When there are ENSO neutral conditions “other weird things happen,” said Rippey.
A lot of times it results in a meandering jet stream or what meteorologists call a blocking pattern.
There has already been a lot of blocking at high latitudes over the winter months. That resulted in a sprawling winter storm that delivered more than a foot of snow to parts of the lower Midwest and northeast.
Unfortunately, blocking patterns are hard to predict more than a few days in advance.
“It makes it very difficult to look ahead at some of the spring and summer weather patterns because blocking can just kind of randomly come and go,” said Rippey.
Spring weather forecast 2026
His spring forecast for the U.S. calls for warmth across the south and possible wetness in the eastern corn belt.
He expects some episodic cold outbreaks, although the duration and intensity levels will decrease as nights become shorter and the sun angle increases.

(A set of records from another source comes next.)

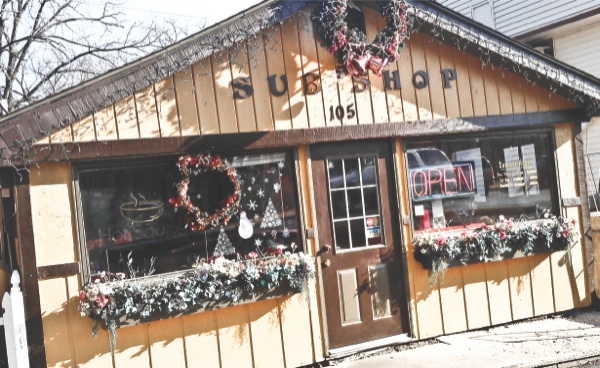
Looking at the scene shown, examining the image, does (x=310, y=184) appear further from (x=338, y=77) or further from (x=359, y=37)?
(x=359, y=37)

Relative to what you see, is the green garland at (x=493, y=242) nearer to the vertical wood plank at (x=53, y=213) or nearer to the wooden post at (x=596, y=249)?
the wooden post at (x=596, y=249)

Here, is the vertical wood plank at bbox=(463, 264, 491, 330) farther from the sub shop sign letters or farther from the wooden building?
the sub shop sign letters

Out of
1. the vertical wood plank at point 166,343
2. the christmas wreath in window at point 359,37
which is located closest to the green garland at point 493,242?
the christmas wreath in window at point 359,37

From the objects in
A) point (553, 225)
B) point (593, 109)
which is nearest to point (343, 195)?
point (553, 225)

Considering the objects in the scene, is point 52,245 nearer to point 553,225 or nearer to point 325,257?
point 325,257

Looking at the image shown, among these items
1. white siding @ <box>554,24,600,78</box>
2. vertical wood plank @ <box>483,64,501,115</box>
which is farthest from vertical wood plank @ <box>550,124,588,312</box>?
white siding @ <box>554,24,600,78</box>

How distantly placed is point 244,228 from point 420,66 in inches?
112

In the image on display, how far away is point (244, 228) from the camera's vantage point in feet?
22.4

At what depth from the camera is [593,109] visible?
330 inches

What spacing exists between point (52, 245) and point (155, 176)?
1.16 metres

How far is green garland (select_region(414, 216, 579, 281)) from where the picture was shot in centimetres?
745

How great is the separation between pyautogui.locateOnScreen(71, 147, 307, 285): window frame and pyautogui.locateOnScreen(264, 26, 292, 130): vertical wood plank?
0.99 feet

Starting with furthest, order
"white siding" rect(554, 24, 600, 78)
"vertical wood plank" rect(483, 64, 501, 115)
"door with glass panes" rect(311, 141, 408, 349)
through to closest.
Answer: "white siding" rect(554, 24, 600, 78), "vertical wood plank" rect(483, 64, 501, 115), "door with glass panes" rect(311, 141, 408, 349)

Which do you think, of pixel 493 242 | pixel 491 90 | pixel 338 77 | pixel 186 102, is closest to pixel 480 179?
pixel 493 242
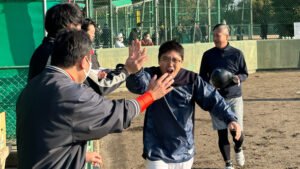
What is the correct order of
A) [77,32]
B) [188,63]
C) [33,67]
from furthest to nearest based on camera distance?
1. [188,63]
2. [33,67]
3. [77,32]

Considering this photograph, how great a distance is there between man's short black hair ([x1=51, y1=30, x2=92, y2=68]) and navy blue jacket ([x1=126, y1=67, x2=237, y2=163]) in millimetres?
1589

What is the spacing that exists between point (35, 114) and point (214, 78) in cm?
323

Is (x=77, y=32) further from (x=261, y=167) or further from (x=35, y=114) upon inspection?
(x=261, y=167)

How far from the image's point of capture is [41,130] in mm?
2779

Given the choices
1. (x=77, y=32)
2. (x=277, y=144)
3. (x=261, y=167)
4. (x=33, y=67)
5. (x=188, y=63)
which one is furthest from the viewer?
(x=188, y=63)

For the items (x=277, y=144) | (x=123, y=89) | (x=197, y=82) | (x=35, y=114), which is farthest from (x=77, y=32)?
(x=123, y=89)

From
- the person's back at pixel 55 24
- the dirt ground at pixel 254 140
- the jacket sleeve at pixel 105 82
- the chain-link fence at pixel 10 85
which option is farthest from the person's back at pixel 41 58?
the chain-link fence at pixel 10 85

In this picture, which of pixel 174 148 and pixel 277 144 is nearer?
pixel 174 148

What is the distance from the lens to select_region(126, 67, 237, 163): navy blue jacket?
453 centimetres

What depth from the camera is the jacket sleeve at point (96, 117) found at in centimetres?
281

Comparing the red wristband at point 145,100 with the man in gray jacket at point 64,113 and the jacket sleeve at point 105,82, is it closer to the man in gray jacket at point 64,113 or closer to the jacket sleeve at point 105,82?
the man in gray jacket at point 64,113

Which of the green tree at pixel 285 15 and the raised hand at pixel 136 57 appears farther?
the green tree at pixel 285 15

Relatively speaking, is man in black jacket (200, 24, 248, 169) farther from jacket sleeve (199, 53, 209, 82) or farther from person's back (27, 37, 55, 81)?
person's back (27, 37, 55, 81)

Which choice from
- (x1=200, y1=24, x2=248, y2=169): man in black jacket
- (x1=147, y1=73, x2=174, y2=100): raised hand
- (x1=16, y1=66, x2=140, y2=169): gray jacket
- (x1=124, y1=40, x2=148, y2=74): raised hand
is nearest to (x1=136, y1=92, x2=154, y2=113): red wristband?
(x1=147, y1=73, x2=174, y2=100): raised hand
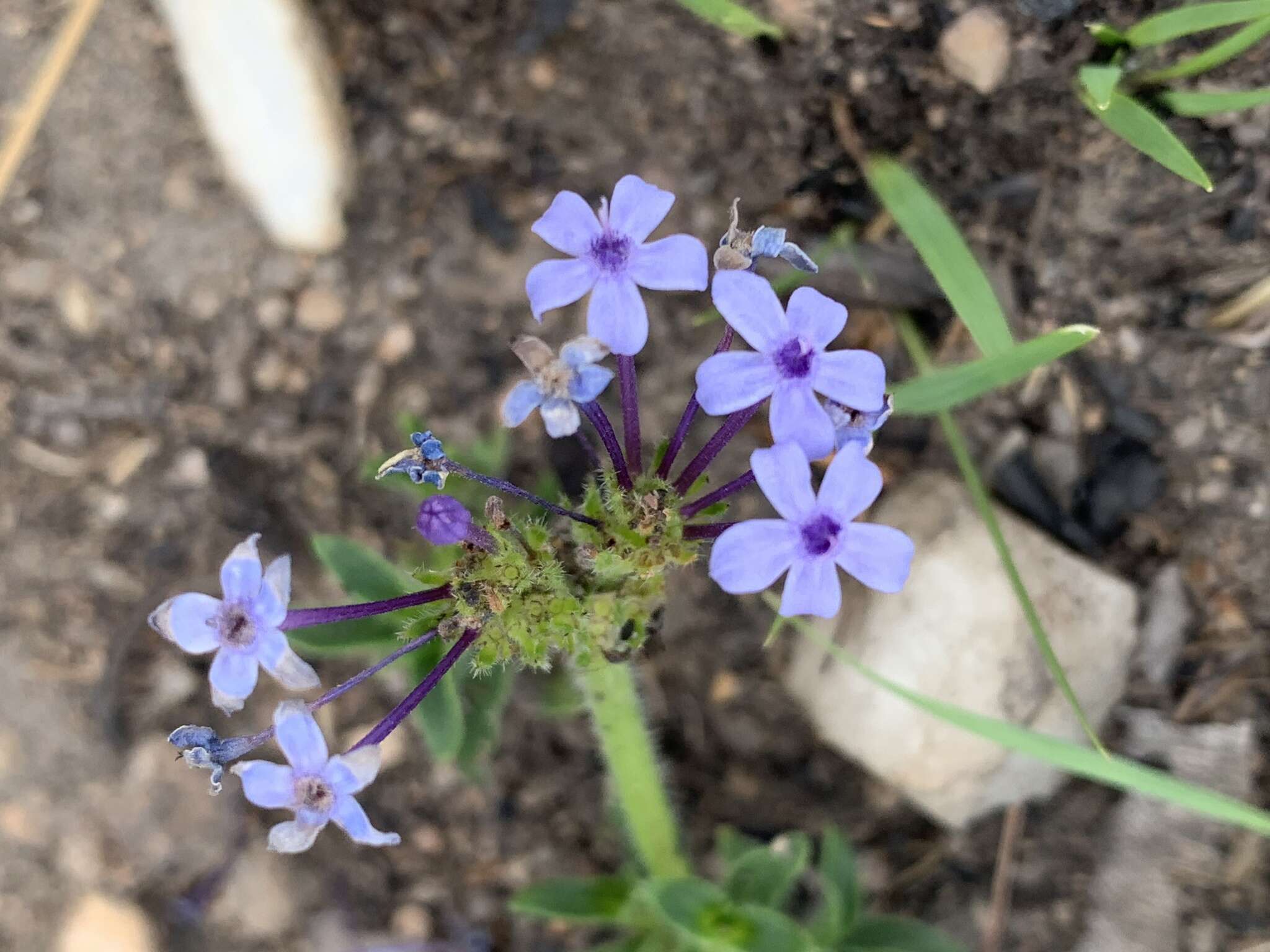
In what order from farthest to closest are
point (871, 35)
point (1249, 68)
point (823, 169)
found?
point (823, 169), point (871, 35), point (1249, 68)

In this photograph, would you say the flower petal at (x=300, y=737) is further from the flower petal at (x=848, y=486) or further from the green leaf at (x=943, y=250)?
the green leaf at (x=943, y=250)

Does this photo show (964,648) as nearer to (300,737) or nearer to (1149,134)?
(1149,134)

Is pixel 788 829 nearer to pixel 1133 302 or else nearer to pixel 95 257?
pixel 1133 302

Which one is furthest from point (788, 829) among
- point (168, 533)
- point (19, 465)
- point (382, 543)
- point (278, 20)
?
point (278, 20)

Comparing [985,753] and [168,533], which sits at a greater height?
[168,533]

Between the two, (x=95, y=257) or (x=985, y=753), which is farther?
(x=95, y=257)

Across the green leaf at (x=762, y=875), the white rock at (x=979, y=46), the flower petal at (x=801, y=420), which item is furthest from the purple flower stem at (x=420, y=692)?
the white rock at (x=979, y=46)

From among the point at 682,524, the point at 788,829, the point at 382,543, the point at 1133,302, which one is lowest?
the point at 788,829
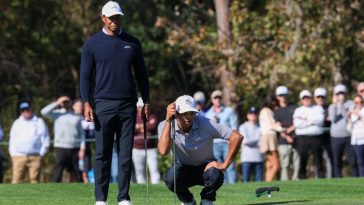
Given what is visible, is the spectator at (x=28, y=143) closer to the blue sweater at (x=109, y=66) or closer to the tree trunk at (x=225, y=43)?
the tree trunk at (x=225, y=43)

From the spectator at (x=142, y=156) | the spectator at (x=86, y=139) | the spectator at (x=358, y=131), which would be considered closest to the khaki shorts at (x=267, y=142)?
the spectator at (x=358, y=131)

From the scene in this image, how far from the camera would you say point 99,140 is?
43.9 ft

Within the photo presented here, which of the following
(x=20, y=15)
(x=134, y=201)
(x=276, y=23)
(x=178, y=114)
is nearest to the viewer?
(x=178, y=114)

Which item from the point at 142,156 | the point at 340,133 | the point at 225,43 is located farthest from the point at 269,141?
the point at 225,43

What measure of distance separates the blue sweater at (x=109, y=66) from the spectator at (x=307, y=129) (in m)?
9.98

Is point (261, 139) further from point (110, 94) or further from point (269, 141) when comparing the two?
point (110, 94)

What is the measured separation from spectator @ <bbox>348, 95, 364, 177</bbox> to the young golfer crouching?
8852mm

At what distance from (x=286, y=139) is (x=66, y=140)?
4393mm

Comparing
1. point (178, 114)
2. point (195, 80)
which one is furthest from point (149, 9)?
point (178, 114)

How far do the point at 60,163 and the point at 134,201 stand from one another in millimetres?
8876

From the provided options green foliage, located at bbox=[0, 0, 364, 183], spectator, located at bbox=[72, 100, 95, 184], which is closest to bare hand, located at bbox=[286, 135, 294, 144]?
green foliage, located at bbox=[0, 0, 364, 183]

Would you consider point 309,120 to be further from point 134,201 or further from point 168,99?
point 168,99

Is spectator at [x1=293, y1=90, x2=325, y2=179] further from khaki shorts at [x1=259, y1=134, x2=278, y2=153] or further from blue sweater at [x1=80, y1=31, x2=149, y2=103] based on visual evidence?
blue sweater at [x1=80, y1=31, x2=149, y2=103]

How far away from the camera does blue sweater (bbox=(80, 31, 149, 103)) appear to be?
13242 mm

Those cold shots could cause some winter wheat damage in late spring.
The southwest could trend dry through the spring, while drought may expand in the Plains region.
Approximately 45 per cent of the U.S. winter wheat production area was experiencing some level of drought as of Feb. 10.

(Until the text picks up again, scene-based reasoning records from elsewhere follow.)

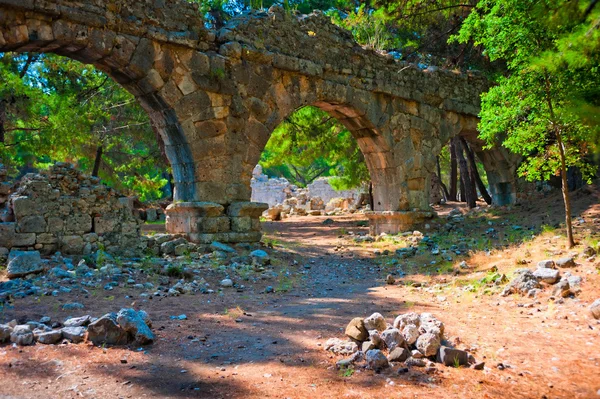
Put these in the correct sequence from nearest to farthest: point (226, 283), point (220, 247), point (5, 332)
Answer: point (5, 332) < point (226, 283) < point (220, 247)

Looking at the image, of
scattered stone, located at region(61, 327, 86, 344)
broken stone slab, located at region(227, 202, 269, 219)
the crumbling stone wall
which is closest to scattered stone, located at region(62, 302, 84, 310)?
scattered stone, located at region(61, 327, 86, 344)

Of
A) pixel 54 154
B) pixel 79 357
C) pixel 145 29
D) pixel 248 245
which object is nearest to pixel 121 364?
pixel 79 357

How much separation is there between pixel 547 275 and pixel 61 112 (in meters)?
9.90

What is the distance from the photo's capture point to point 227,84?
8.06 m

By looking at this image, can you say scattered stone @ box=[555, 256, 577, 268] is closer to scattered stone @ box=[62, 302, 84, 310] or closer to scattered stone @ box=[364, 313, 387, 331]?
scattered stone @ box=[364, 313, 387, 331]

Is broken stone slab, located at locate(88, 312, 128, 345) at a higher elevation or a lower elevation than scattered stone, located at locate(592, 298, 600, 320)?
higher

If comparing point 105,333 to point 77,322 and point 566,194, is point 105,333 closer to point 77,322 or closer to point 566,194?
point 77,322

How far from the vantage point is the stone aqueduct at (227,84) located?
671 centimetres

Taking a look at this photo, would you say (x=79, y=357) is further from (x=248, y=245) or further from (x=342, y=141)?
(x=342, y=141)

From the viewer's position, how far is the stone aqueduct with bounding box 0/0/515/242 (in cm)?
671

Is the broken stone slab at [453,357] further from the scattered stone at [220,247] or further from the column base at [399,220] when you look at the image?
the column base at [399,220]

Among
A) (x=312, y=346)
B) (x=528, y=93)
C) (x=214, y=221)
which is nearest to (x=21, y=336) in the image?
(x=312, y=346)

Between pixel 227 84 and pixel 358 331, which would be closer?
pixel 358 331

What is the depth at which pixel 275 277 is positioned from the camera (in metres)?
6.71
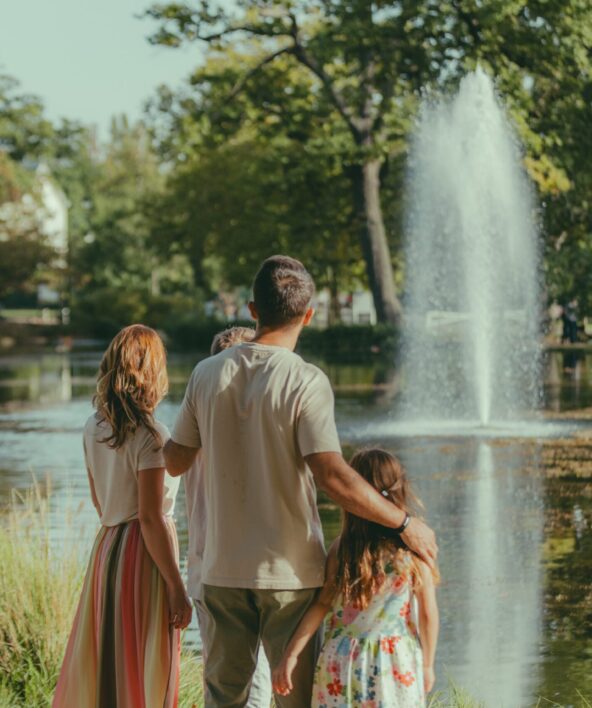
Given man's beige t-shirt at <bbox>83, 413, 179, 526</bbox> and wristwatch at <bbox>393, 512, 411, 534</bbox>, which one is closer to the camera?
wristwatch at <bbox>393, 512, 411, 534</bbox>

It was the ninth driest August to January period on record in the U.S. and the driest since 1999-2000.
Some key winter wheat growing states managed to get moisture at the right time.
Wheat growing conditions
Things are looking good in Kansas for instance, where 61 per cent of the crop was rated good to excellent as of the end of January.
However, that is not the case next door in Nebraska, where only 24 per cent fell into those two categories, down 30 percentage points from where it was rated at the end of November.

Parts of Oklahoma and Texas also have drought issues.
“The bottom line is we have kind of a mixed bag for the winter wheat production areas,” said Rippey, who has been the author of the U.S. Drought Monitor since its inception in 1999.
There are no excessively wet areas, so spring flooding should not be a problem this year.
“Generally speaking, planting is going to proceed fairly rapidly unless we get some crazy spring storm that floods somewhere,” he said.
What the weather models say
La Niña will be completely gone by summer, which means other factors, such as atmospheric blocking, will control the weather.
A consensus of climate models suggests there could be a dip in the jet stream across the Plains and the Midwest, keeping extreme heat at bay.
However, there are also indications that a ridge of high pressure could form over the western U.S., leading to enhanced odds of a hot and dry summer in the northwest.
El Niño will likely return in late 2026. That will be too late to have any effect on North America’s crops.
But it could have a “profound impact” in the western Pacific Rim, causing drought in parts of Australia, southeast Asia and southern Africa.
El Niño tends to have the opposite impact in South America, resulting in wet conditions in southern Brazil and Argentina.